## EXTRACTO DEL DOCUMENTO

El wifi de los aeropuertos españoles, de los más caros de Europa
No he entendido nunca cómo te pueden cobrar tanto en un aeropuerto por un triste bocadillo de queso y jamón, o por el dichoso wifi. No me extraña que muchos viajeros, amedrentados por los precios nórdicos de nuestros aeródromos, acaben llevándose de casa su bocata envuelto en papel Albal.
El wifi es una calamidad en este país. No hay en los colegios públicos, a pesar de lo que tanto nos hablan del aula digital; no funciona como debería en muchos hoteles, lo cual es un pecado, tratándose éste de una potencia mundial del turismo; y tampoco suele haberlo en los hospitales, unos sitios en donde vendría de perlas navegar y consultar el correo, aunque sea para mitigar así la tensión y las horas muertas de las convalecencias...
Tampoco brilla la conexión a Internet en los aeropuertos españoles, otro lugar donde un buen Wifi ayudaría a soportar las indefectibles y eternas esperas por el avión, la cola para facturar o una maleta extraviada. Además, los aeropuertos españoles salen muy mal parados en la comparativa con los del resto de Europa. Volvemos a quedar en evidencia. Un cálculo reciente de la estupenda web Skyscanner, un comparador de vuelos, hoteles y alquiler de coches, sitúa a los grandes aeropuertos de este país entre los peores del continente en este aspecto.
Y es que mientras que la conexión gratuita e ilimitada es una realidad en los aeródromos de Amsterdam, Birminghan, Estambul, Milán, París, Praga, Frankfurt, Niza o Dublín, en los españoles no se estiran ni un pelo. Te dan 15 minutos para probar, pero luego te cobran casi más que nadie (4,50 euros por una hora y 9,90 euros por dos). Incluso los aeropuertos de Londres, casi el centro del mundo en términos aéreos, son más generosos con la conexión y más contenidos con los precios.
Aquí, el wifi sigue sin ser un must, y casi siempre se queda en un complemento para sibaritas. ¿Cómo es que a estas alturas en muchos te siguen ofreciendo una conexión a Internet como un extra a precio de lujo? Nunca entendí la política de esos hoteles que te cobran 300 euros la noche y encima te intentan sablear por las llamadas o cobrarte 8 o 9 euros por un paquete pequeño de Pringles o un minibotellín de agua con gas. Muchos clientes podrán pagarlo, pero pocos serán los que no acaben con la sensación de que alguien está abusando absurdamente de ellos.

Ítems de un conjunto de datos
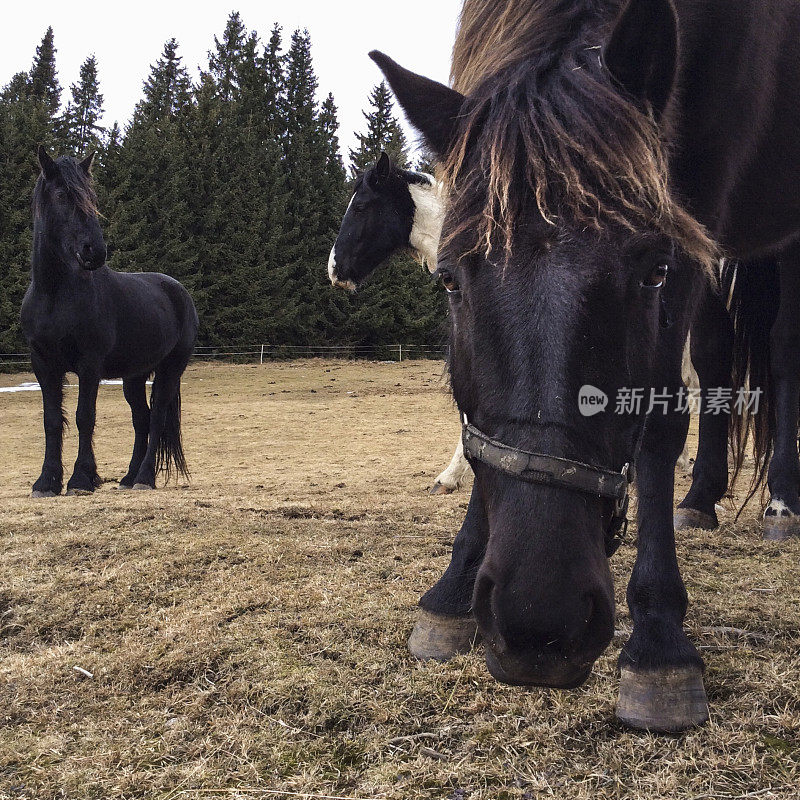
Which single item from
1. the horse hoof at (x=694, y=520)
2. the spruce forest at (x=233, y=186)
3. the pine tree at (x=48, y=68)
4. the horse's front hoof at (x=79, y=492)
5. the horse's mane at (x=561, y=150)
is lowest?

## INSTRUCCIONES DE TRABAJO
**A.** Determine si cada afirmación concuerda con el texto sobre el wifi de los aeropuertos españoles: (i) los aeropuertos españoles ofrecen un período de prueba gratuito antes de cobrar la conexión; (ii) los colegios públicos disponen de wifi; (iii) los aeropuertos de Londres cobran la conexión más cara que los españoles. Responda sí o no a cada una y cite literalmente las palabras del texto que lo deciden.
**B.** Prosiga el texto sobre el wifi de los aeropuertos españoles a partir de su última frase.
Estos ítems proceden de una fuente distinta.

## RESPUESTAS DEL EJERCICIO
**A.**
(i) Sí: «Te dan 15 minutos para probar».
(ii) No: «No hay en los colegios públicos».
(iii) No: «son más generosos con la conexión y más contenidos con los precios».

**B.**
Tampoco he entendido nunca cómo te pueden cobrar tanto en un aeropuerto por un triste bocadillo de queso y jamón, o por el dichoso wifi. No me extraña que muchos viajeros, amedrentados por los precios nórdicos de nuestros aeródromos, acaben llevándose de casa su bocata envuelto en papel Albal y su botella con agua del grifo, como si fueran a un partido de fútbol.
Hasta ahora, los planteamientos del wifi como negocio no han funcionado. La quiebra de Gowex es un buen ejemplo. Por el escándalo de la empresa de Jenaro García nos hemos enterado de que las rentabilidades de los grandes proyectos de wifi en ciudad son pequeños y que todavía no se ha encontrado la fuente de ingresos adecuada. Ni los clientes están dispuestos a pagar, ni la publicidad a sostener el servicio. Además, una legislación bastante restrictiva (por aquello de preservar la libre competencia) y el hundimiento de las cuentas públicas han dado al traste con muchos proyectos de wifi financiados por ayuntamientos, para ser disfrutados en calles y plazas.
A día de hoy, muchos locos como yo echan más de menos Internet que el comer. Por todo esto, creo que los señores que gestionan los aeropuertos españoles (pero también los hospitales, los colegios o los hoteles) deberían asumir el coste de una buena conexión wireless como un gasto fijo más, como el de la luz, la limpieza o el mantenimiento de los equipos informáticos o de ventilación. Cada vez somos más los que elegimos un hotel, un restaurante o una cafetería por la conexión que nos da, y en breve seremos muchos los que elegiremos una ruta u otra dependiendo de si el aeropuerto donde hacemos escala nos ofrece un wifi en condiciones y gratuito y no nos intenta sablear.